Thu Sep 3 09:11:46 2009

When I put together an issue of The Ghazal Page, I try to select and sequence the ghazals by some sense of their relationships: themes and/or imagery that reinforce or contrast or complement in some other fasion. This process isn't especially explicit — it is intuitive and spontaneous. Since our minds try to find patterns, once these half-dozen ghazals are put together in this order, we tend to see inter-connections, especially if an editor is making suggestions. Each reader will see his or her own patterns of contrast and likeness.

This set of ghazals begins and ends with mystery: the mystery of the zahir and the mystery of the sculpted warrior. Between these mysteries are others, especially, it seems to me, each ghazal celebrates the zahir: the imagery of people as stones in a stream, tumbled, chipped, worn away; the mysteries of relationship and of place (more stones, more stream, all the zahir). These ghazals are rich with imagery reinforced by their rhythms and sonic structures.

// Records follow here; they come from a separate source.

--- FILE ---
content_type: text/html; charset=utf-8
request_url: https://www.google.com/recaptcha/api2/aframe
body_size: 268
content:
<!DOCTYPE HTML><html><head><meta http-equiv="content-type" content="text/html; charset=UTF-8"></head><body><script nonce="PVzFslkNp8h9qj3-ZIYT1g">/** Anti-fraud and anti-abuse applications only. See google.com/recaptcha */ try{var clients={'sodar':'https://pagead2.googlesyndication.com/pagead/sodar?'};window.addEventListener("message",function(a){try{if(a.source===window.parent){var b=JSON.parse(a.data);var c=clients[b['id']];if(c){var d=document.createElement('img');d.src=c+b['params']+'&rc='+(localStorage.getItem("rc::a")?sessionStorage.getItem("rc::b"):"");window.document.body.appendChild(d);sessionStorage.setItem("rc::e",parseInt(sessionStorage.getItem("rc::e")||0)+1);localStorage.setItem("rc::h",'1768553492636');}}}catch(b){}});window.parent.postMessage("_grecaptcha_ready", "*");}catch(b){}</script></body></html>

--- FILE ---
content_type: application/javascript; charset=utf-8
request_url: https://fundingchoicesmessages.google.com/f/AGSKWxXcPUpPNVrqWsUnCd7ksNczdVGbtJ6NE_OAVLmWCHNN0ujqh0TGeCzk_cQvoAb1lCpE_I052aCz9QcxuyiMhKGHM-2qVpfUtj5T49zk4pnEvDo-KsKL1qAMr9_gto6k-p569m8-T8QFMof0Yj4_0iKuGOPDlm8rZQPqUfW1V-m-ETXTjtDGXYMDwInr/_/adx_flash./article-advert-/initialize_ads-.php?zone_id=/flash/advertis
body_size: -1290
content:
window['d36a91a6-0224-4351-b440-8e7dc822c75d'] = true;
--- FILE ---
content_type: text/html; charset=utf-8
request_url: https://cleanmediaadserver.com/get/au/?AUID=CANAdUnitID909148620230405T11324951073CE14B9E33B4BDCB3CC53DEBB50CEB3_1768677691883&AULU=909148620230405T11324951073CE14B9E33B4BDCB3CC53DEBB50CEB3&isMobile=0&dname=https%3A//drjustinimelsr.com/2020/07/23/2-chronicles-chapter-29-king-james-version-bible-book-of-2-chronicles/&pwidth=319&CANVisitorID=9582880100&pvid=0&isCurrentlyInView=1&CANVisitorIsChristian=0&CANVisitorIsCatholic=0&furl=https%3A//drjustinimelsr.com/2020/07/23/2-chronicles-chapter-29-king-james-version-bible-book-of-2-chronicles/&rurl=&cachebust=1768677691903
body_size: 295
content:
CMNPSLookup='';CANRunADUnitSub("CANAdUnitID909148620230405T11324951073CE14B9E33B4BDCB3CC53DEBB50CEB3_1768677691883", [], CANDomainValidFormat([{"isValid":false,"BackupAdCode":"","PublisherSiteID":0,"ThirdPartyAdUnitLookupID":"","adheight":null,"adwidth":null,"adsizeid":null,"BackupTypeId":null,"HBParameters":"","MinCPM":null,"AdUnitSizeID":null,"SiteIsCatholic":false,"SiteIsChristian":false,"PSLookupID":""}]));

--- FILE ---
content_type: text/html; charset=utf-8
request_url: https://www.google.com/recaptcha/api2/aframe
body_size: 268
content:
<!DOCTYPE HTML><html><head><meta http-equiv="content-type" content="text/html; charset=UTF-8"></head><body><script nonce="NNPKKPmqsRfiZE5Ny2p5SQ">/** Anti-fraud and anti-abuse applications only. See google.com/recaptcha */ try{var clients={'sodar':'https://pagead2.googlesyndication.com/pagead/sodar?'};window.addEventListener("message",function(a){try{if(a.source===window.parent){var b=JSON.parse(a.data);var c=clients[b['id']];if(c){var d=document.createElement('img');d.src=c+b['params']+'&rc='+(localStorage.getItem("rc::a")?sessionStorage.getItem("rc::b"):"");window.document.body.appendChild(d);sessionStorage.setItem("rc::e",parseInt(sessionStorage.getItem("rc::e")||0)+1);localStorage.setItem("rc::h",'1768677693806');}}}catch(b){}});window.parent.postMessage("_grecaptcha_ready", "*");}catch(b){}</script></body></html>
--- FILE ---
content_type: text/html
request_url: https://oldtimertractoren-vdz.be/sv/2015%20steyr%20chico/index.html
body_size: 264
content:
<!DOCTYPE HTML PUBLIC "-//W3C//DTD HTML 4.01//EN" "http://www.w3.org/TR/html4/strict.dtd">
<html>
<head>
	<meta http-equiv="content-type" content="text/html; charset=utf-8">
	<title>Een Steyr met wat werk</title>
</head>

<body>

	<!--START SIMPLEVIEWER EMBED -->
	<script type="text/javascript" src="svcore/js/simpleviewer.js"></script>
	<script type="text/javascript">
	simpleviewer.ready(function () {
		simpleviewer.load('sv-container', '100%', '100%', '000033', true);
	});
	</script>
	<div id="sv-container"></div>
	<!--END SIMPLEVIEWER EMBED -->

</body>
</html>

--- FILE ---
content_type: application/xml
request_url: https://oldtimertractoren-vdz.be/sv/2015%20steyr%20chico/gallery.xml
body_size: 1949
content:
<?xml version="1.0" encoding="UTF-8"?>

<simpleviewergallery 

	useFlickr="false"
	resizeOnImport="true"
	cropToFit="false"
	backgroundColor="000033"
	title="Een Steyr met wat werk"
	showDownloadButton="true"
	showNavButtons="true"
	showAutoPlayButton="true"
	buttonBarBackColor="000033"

There's much more that could be said about these ghazals' themes, but I leave that to you to discover. Each ghazal is in the Urdu/Persian tradition; each has quite different, and effective, uses of qafiya, radif, and rhythm, including line-length. Do be sure to note how in "The Horseman Ghazal," the first and last lines are identical, with their meanings much changed by the poem that connects them.